Ainsi, en résumé, pour M. Bartels, l’individualisme est un des caractères distinctifs de l’esprit allemand : et de là vient que le fond y a toujours plus d’importance que la forme, qui, en un certain degré, dépend davantage de la tradition. Aussi la littérature allemande n’a-t-elle point peut-être, sauf chez Goethe, la perfection continue et typique de certaines autres littératures ; mais M. Bartels affirme qu’elle est, en revanche, plus variée, plus riche, plus apte à se renouveler par des manifestations imprévues. L’individualisme y étant plus fort qu’ailleurs, la marche du développement littéraire y est moins subordonnée à une civilisation collective. Sans cesse, brusquement, et tandis que l’on pourrait croire déjà à une décadence, des hommes surgissent, venus du midi ou du nord, des confins de la Prusse ou de ceux du Tyrol, qui apportent au courant une eau vive et fraîche. De telle sorte que la littérature allemande diffère encore de nos littératures latines comme de la littérature anglaise en ce que l’on n’y trouve pas au même degré un style national. « Nous ne possédons pas un drame allemand, au sens où il y a un drame espagnol, anglais, une tragédie française ; mais nous avons le drame de Lessing, celui de Schiller, celui de Grillparzer. Nous n’avons pas non plus un roman national, au sens où l’ont les Français et les Anglais ; mais, en revanche nous trouvons, chez nos romanciers, une bien plus grande variété de caractères, au point que même ceux d’entre eux qui ont spécialement écrit pour le grand public, Spindler, Holtei, Hacklænder, nous offrent encore une physionomie nettement distincte. »

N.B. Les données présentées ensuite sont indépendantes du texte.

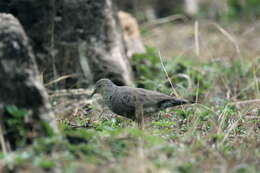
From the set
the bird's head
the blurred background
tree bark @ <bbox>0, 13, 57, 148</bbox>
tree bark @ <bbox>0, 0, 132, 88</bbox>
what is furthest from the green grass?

Je crains que, sur ce dernier point, le légitime orgueil patriotique de M. Bartels ne le rende injuste pour les littératures des autres pays : ce qu’il dit des Holtei et des Hackhænder, nous pourrions le dire tout aussi affirmativement d’Alexandre Dumas et d’Eugène Sue, de George Sand et d’Octave Feuillet ; et les Anglais ne seraient pas en peine d’en dire autant de leurs Kingsley et de leurs Trollope. C’est du reste un fâcheux travers, chez M. Bartels comme chez la plupart des critiques allemands, de vouloir toujours comparer leurs écrivains nationaux avec des écrivains étrangers dont l’importance et la signification leur échappent tout à fait. M. Bartels, par exemple, rapproche quelque part de Balzac je ne sais quel petit romancier allemand d’il y a quarante ans, sans se douter que ce Balzac, — qu’il a parfaitement le droit d’ignorer, — est à coup sûr une des plus puissantes « individualités » littéraires de tous les temps, au sens même où M. Bartels entend et apprécie ce mot, dont il va jusqu’à faire la principale caractéristique du génie allemand. Ailleurs, il définit le mérite des poètes Freiligrath et Herwegth en disant qu’ils sont à peu près, dans la littérature allemande, l’équivalent de Victor Hugo et de Lamartine. Comment un esprit aussi libre et aussi avisé n’a-t-il point songé qu’une race tout entière, pendant tout un siècle, n’aurait pas honoré comme elle l’a fait Lamartine et Victor Hugo s’il n’y avait pas eu, chez eux, quelque chose d’absolument supérieur, quelque chose qui, même quand on ne comprend pas ces poètes, suffit pour empêcher de les comparer à d’autres qu’on nous présente expressément comme d’honnêtes médiocrités ? Mais, encore une fois, c’est un point sur lequel les critiques allemands semblent incorrigibles : puissions-nous seulement ne pas les imiter, en comparant nous-mêmes nos écrivains avec des hommes d’autres pays, qui, n’ayant point écrit pour nous, ont infiniment de chances de nous rester à jamais inconnus !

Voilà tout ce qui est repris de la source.